Et pire encore, c'est tout le paradoxe, ces clivages tribaux semblent croître proportionnellement avec la distance qui nous sépare du Cameroun. Et on peut ainsi noter, la montée en force d’un tout nouveau genre de tribalisme au sein des jeunes de la diaspora. Pourtant, on aurait cru que le fait de l'éloignement aurait permis d'exalter notre sentiment d'appartenance nationale, mais, malheureusement, si ce n'est le football et les lions indomptables, on assiste plutôt à une sorte de crépuscule des néo tribalistes. Ses premières manifestations sont d’ailleurs d’une grande simplicité : lorsque vous rencontrez un compatriote, il ne se contente plus de s’extasier sur le fait que vous soyez camerounais comme lui, mais, il vous renvoie inévitablement et naturellement, à la question de savoir d’où vous êtes, avant de pouvoir communier avec vous.

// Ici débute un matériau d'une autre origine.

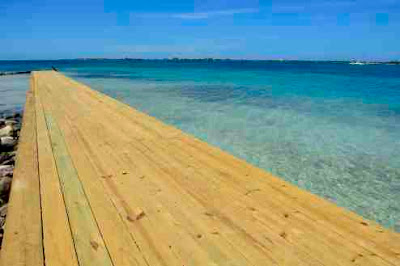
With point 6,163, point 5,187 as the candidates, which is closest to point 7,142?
point 6,163

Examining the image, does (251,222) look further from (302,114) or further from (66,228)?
(302,114)

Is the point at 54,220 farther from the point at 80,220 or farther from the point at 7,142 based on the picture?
the point at 7,142

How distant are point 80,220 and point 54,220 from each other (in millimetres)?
161

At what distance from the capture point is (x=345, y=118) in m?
9.37

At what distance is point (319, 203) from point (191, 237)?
102 cm

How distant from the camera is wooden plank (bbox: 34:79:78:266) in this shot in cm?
179

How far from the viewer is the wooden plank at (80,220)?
1.80 m

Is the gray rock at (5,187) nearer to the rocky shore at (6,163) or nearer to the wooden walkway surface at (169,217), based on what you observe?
the rocky shore at (6,163)

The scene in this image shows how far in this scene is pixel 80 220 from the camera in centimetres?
219

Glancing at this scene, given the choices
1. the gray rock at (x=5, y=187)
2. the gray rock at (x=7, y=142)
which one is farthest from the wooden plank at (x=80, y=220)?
the gray rock at (x=7, y=142)

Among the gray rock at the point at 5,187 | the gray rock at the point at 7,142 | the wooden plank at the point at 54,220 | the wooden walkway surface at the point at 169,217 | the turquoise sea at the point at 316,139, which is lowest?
the turquoise sea at the point at 316,139

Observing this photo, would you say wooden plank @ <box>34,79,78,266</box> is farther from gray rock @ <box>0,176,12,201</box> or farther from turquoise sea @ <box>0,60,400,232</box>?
turquoise sea @ <box>0,60,400,232</box>

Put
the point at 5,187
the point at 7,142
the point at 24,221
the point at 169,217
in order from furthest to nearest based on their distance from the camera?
the point at 7,142 → the point at 5,187 → the point at 169,217 → the point at 24,221

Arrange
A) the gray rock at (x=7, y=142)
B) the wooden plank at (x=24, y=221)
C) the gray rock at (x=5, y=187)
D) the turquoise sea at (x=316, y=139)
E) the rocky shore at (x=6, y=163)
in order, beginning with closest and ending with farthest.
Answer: the wooden plank at (x=24, y=221)
the rocky shore at (x=6, y=163)
the gray rock at (x=5, y=187)
the turquoise sea at (x=316, y=139)
the gray rock at (x=7, y=142)
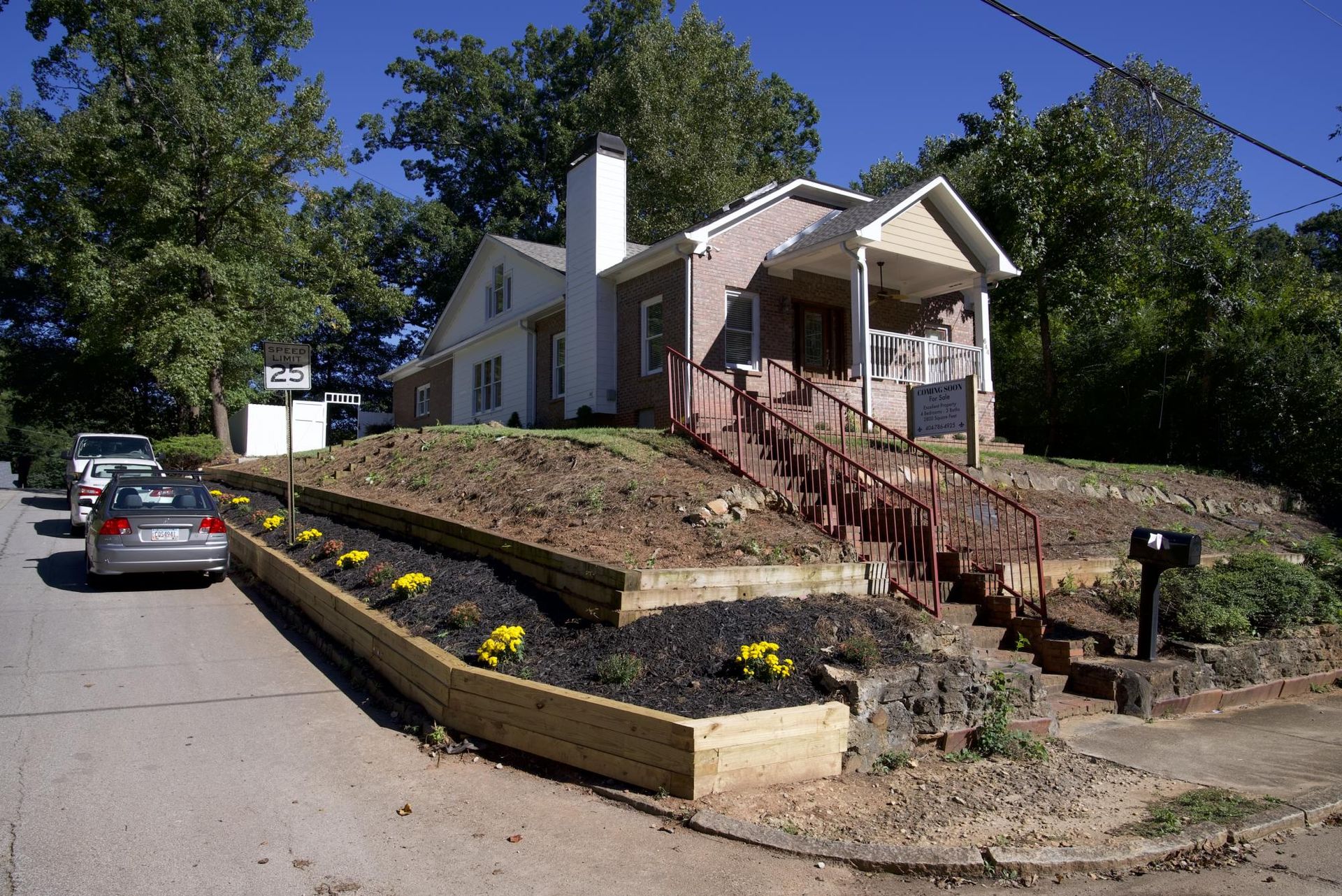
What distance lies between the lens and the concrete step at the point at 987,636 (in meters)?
8.37

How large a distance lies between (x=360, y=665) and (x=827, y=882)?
5.05 meters

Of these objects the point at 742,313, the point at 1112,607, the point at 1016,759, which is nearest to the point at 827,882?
the point at 1016,759

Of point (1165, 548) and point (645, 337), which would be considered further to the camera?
point (645, 337)

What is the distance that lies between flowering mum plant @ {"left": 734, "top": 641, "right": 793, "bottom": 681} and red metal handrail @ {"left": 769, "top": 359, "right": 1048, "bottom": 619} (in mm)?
3376

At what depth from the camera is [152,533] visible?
11859 millimetres

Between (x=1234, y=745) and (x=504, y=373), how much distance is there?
1944 centimetres

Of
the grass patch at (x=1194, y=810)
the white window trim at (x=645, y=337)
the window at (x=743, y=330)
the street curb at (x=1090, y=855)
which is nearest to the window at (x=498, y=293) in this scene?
the white window trim at (x=645, y=337)

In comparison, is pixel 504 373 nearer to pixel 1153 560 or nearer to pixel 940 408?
pixel 940 408

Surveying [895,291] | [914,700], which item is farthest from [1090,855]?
[895,291]

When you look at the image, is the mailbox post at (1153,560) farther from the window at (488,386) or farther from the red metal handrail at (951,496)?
the window at (488,386)

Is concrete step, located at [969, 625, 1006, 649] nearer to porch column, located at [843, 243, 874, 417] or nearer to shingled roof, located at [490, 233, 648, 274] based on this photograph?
porch column, located at [843, 243, 874, 417]

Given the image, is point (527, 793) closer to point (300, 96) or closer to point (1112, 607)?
point (1112, 607)

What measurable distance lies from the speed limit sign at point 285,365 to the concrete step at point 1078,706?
404 inches

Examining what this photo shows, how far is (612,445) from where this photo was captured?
11352mm
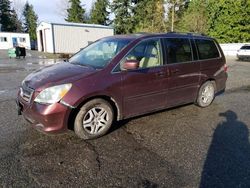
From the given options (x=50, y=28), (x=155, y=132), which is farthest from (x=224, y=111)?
(x=50, y=28)

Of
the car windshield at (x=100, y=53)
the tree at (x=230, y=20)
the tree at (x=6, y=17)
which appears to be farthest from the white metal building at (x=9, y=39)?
the car windshield at (x=100, y=53)

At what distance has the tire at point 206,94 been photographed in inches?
241

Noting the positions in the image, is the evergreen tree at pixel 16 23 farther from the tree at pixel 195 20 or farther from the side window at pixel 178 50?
the side window at pixel 178 50

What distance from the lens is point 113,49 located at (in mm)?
4758

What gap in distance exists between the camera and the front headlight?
12.5ft

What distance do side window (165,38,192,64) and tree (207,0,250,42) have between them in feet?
113

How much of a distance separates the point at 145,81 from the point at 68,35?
29440mm

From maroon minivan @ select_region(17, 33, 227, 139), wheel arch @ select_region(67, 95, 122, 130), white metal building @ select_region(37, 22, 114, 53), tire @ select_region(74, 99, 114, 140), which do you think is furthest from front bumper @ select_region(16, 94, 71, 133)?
white metal building @ select_region(37, 22, 114, 53)

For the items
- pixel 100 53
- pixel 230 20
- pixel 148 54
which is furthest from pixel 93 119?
pixel 230 20

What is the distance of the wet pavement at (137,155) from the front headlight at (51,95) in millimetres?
732

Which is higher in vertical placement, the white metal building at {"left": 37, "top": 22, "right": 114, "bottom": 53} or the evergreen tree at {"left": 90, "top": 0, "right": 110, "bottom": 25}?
the evergreen tree at {"left": 90, "top": 0, "right": 110, "bottom": 25}

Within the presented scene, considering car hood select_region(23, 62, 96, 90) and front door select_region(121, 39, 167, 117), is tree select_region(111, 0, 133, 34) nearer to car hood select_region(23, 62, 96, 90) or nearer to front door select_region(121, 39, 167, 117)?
front door select_region(121, 39, 167, 117)

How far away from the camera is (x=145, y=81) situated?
15.4 feet

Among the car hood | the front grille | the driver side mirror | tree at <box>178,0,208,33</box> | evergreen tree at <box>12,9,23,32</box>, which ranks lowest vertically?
the front grille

Et cette montée de ce qu'on pourrait qualifier de tribalisme ordinaire se manifeste aussi dans les cercles d’amis ou les associations Camerounaises qui ressemblent plus à des conglomérats constitués uniquement sur des bases tribales, portant ainsi les stigmates de cet ethnocentrage particulièrement nocif à la construction d’un Cameroun combatif et compétitif dans le concert des nations.

De plus, ce qu’il y’a toujours eu de plus simple, à savoir le copinage post-adolescence filles/garçons, semble ne pas échapper à cette triste logique. Les enfants s’accrochant naïvement, la plupart du temps, sur les expériences de leurs parents pour se forger une idée de tel ou tel autre Camerounais, suivant son appartenance ethnique. Quoi de plus inquiétant dès lors.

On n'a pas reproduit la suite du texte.